# Stated problem A
Reproduce a passage from the forum thread on renewing KES keys below. Begin at the words "It depend on" and stop after "not have to.".

______________________________

Looking at the chain density, it looks like a lot of pools did not renew their KES keys.

Everyone, make sure your KES operation certificate is renewed, loaded and that you node is minting blocks, please!

1 Like

Remark/question

What was unclear to me : Do we have to generate a new KES key pair when we are about to rotate the validity period of the previous KES ?

As it turned out, you can keep the same KES, provided you change the starting period time. It works, and after some thoughts, it makes sense. What matters is the new --kes-period and that the node.skey signs it.

But security wise, is there a valid reason not to do it like that? We discussed it a bit with Marek and I am not sure how to proceed. If KES.skey is compromised, it anyway means your server has been breached somehow. So, the incident might occur again and again …

Any blind spot in my reasoning ?
Cheers

It depend on your use case. I can see an enterprise grade stake pool that is just a preformated black box, with keys on it, no physical access and the only thing that is not on the read-only file system would be the opcert on an usb key that is picked up on boot. Just an example.

Because if you think about it, with using the same channels to transfer your KES keys as well as your opcert is just another angle of attack.

But in most cases, I guess it is safe to generate new KES keys too. Again, depends on individual use case.

You do not have to.

But you can fire up a new standby node in seconds/hours /w a new node cold counter, and the other compromised pool is demolished as soon as your new starts. Also, you would just loose some blocks therefore some rewards.

Also, opscert signing needs cold.skey, therfore the cert must be transferred, if that’s the case anyway I would be much more happy with new KES, then reuse the old ones.

Cold key is all about to prevent pools’ identity theft.

1 Like

______________________________

# Stated problem B
In the records below, how many lines contain the string "Looking"? Reply with the number only.

______________________________

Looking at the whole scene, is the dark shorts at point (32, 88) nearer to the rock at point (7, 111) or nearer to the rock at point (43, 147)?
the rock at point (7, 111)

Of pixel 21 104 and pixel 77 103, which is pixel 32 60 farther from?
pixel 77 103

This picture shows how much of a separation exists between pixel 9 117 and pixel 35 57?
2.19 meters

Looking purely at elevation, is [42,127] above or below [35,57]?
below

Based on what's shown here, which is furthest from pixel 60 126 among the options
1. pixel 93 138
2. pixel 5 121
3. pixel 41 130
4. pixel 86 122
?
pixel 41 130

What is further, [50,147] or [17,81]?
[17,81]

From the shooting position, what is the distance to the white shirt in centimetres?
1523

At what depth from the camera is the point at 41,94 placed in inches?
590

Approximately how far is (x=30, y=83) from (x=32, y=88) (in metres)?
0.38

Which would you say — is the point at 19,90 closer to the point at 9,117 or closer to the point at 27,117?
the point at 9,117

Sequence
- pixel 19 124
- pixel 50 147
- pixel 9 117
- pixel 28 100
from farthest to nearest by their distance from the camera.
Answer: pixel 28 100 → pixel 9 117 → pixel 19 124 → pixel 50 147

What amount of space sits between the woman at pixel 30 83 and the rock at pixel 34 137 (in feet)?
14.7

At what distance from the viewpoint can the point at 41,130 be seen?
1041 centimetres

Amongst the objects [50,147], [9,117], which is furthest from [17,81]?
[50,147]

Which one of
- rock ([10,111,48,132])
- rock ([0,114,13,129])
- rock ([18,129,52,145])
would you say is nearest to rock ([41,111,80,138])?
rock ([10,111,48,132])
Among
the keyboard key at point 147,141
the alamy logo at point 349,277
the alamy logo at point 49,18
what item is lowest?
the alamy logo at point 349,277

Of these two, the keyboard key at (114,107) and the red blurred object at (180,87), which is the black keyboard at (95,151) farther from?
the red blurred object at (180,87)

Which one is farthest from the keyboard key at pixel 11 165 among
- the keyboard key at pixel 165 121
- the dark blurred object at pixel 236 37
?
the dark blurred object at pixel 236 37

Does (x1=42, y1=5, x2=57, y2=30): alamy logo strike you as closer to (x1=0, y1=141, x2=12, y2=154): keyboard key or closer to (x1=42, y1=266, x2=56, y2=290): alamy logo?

______________________________

# Task output A
It depend on your use case. I can see an enterprise grade stake pool that is just a preformated black box, with keys on it, no physical access and the only thing that is not on the read-only file system would be the opcert on an usb key that is picked up on boot. Just an example.

Because if you think about it, with using the same channels to transfer your KES keys as well as your opcert is just another angle of attack.

But in most cases, I guess it is safe to generate new KES keys too. Again, depends on individual use case.

You do not have to.

# Task output B
2